WHAT NEEDS TO BE DONE:
Rewrite the records below, substituting "pale gallery wall" for every occurrence of "white museum wall" and leaving everything else unchanged.

TASK INPUT:
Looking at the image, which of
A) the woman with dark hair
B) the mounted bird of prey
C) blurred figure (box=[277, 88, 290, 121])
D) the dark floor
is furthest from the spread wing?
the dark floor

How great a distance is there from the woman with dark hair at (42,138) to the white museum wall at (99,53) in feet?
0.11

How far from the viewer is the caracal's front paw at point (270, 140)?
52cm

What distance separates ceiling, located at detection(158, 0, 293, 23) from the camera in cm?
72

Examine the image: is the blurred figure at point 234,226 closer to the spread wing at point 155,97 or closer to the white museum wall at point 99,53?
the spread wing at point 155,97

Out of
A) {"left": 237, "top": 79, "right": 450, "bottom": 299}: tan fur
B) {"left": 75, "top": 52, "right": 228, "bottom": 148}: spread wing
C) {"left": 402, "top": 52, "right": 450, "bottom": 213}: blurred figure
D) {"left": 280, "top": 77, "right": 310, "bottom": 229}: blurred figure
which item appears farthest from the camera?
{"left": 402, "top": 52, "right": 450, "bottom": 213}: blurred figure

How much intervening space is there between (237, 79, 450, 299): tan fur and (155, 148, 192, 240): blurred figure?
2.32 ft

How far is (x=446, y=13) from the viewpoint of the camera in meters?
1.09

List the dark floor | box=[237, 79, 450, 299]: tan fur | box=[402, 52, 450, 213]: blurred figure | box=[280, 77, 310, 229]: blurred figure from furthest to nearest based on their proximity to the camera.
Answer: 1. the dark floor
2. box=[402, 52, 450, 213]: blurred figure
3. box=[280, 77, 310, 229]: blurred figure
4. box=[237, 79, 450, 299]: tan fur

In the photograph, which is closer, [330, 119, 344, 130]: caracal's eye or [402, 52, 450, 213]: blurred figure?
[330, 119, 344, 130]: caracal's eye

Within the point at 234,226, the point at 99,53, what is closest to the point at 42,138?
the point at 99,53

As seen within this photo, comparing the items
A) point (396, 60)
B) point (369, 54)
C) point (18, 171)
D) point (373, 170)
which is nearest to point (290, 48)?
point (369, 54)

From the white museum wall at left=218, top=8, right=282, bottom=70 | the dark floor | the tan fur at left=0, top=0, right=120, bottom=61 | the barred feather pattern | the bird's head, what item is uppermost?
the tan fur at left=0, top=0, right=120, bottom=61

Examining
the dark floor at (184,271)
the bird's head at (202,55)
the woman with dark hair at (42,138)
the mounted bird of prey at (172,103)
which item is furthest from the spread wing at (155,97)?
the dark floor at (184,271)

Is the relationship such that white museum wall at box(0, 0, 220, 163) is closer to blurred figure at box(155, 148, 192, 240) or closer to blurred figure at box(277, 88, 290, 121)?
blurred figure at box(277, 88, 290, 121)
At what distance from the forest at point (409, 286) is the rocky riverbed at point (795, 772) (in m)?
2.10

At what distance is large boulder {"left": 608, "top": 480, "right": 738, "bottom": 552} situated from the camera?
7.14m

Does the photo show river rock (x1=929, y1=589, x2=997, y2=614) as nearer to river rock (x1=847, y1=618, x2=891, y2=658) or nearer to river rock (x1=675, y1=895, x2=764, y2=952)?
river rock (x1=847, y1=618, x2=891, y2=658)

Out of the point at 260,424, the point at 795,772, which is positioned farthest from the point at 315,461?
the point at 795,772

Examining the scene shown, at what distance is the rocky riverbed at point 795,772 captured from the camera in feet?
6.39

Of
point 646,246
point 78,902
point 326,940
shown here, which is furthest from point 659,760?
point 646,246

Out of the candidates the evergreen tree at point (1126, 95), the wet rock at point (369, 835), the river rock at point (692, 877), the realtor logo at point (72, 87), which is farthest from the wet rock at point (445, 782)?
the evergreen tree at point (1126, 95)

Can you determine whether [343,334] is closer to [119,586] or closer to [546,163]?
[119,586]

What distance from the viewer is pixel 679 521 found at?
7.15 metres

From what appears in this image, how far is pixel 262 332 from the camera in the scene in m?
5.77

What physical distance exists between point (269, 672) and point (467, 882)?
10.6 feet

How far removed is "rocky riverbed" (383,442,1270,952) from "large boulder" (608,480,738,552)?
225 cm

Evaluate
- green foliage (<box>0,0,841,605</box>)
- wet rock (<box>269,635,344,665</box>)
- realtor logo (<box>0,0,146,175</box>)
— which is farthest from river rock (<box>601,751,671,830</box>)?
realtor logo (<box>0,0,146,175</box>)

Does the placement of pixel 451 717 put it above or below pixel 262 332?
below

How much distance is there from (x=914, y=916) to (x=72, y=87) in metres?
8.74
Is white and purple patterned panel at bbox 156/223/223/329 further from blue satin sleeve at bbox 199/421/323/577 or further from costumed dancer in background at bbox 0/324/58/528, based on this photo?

RESULT:
Looking at the image, which of
A) the woman with dark hair
B) the mounted bird of prey
C) blurred figure (box=[277, 88, 290, 121])
D) the dark floor
is furthest from the spread wing?
the dark floor

How great a distance is there from the woman with dark hair at (42,138) to the pale gallery wall at (99,53) in feet?
0.11

How far from the viewer is the caracal's front paw at point (270, 140)?
52cm

What distance separates ceiling, located at detection(158, 0, 293, 23) from the camera in cm?
72

Examine the image: is the blurred figure at point 234,226 closer to the spread wing at point 155,97 or closer to the pale gallery wall at point 99,53?
the spread wing at point 155,97

Out of
A) {"left": 237, "top": 79, "right": 450, "bottom": 299}: tan fur
B) {"left": 75, "top": 52, "right": 228, "bottom": 148}: spread wing
C) {"left": 402, "top": 52, "right": 450, "bottom": 213}: blurred figure
D) {"left": 280, "top": 77, "right": 310, "bottom": 229}: blurred figure
which item appears farthest from the camera?
{"left": 402, "top": 52, "right": 450, "bottom": 213}: blurred figure

How much intervening space is there between (237, 79, 450, 299): tan fur and (155, 148, 192, 240): blurred figure?
2.32 ft

How far is (x=446, y=13) from the viewpoint of the camera in meters?
1.09

List the dark floor | box=[237, 79, 450, 299]: tan fur | box=[402, 52, 450, 213]: blurred figure | box=[280, 77, 310, 229]: blurred figure from furthest to nearest based on their proximity to the camera.
Answer: 1. the dark floor
2. box=[402, 52, 450, 213]: blurred figure
3. box=[280, 77, 310, 229]: blurred figure
4. box=[237, 79, 450, 299]: tan fur

In the photograph, which is closer, [330, 119, 344, 130]: caracal's eye or [402, 52, 450, 213]: blurred figure?
[330, 119, 344, 130]: caracal's eye

Within the point at 234,226, the point at 99,53, what is closest to the point at 42,138?
the point at 99,53

As seen within this photo, comparing the items
A) point (396, 60)
B) point (369, 54)
C) point (18, 171)
D) point (373, 170)
which is nearest to point (290, 48)?
point (369, 54)

From the pale gallery wall at left=218, top=8, right=282, bottom=70 | the dark floor | the tan fur at left=0, top=0, right=120, bottom=61 | the barred feather pattern | the bird's head, what item is uppermost?
the tan fur at left=0, top=0, right=120, bottom=61

Examining
the dark floor at (184,271)
the bird's head at (202,55)
the woman with dark hair at (42,138)
the mounted bird of prey at (172,103)
which item is furthest from the spread wing at (155,97)?
the dark floor at (184,271)

Is the relationship such that pale gallery wall at box(0, 0, 220, 163) is closer to blurred figure at box(155, 148, 192, 240) or closer to blurred figure at box(277, 88, 290, 121)?
blurred figure at box(277, 88, 290, 121)
At what distance from the forest at point (409, 286) is the rocky riverbed at point (795, 772) (in m)?
2.10

At what distance is large boulder {"left": 608, "top": 480, "right": 738, "bottom": 552} situated from the camera?
7.14m

Does the photo show river rock (x1=929, y1=589, x2=997, y2=614) as nearer to river rock (x1=847, y1=618, x2=891, y2=658) or nearer to river rock (x1=675, y1=895, x2=764, y2=952)?
river rock (x1=847, y1=618, x2=891, y2=658)

Out of the point at 260,424, the point at 795,772, which is positioned farthest from the point at 315,461?
the point at 795,772

Examining the scene shown, at what distance is the rocky riverbed at point 795,772 captured from the camera in feet?
6.39

Of
point 646,246
point 78,902
point 326,940
shown here, which is furthest from point 659,760?
point 646,246

Out of the candidates the evergreen tree at point (1126, 95), the wet rock at point (369, 835), the river rock at point (692, 877), the realtor logo at point (72, 87), which is farthest from the wet rock at point (445, 782)?
the evergreen tree at point (1126, 95)

Can you determine whether [343,334] is closer to [119,586] or closer to [546,163]?
[119,586]

What distance from the viewer is pixel 679 521 found at?
7.15 metres

From what appears in this image, how far is pixel 262 332 from the camera in the scene in m?
5.77

What physical distance exists between point (269, 672) and point (467, 882)?
10.6 feet

How far removed is "rocky riverbed" (383,442,1270,952) from "large boulder" (608,480,738,552)?
225 cm

Evaluate
- green foliage (<box>0,0,841,605</box>)
- wet rock (<box>269,635,344,665</box>)
- realtor logo (<box>0,0,146,175</box>)
— which is farthest from river rock (<box>601,751,671,830</box>)?
realtor logo (<box>0,0,146,175</box>)

Does the placement of pixel 451 717 put it above or below pixel 262 332?
below

How much distance is there from (x=914, y=916) to (x=72, y=87) in metres?
8.74
Is white and purple patterned panel at bbox 156/223/223/329 further from blue satin sleeve at bbox 199/421/323/577 or further from costumed dancer in background at bbox 0/324/58/528, based on this photo?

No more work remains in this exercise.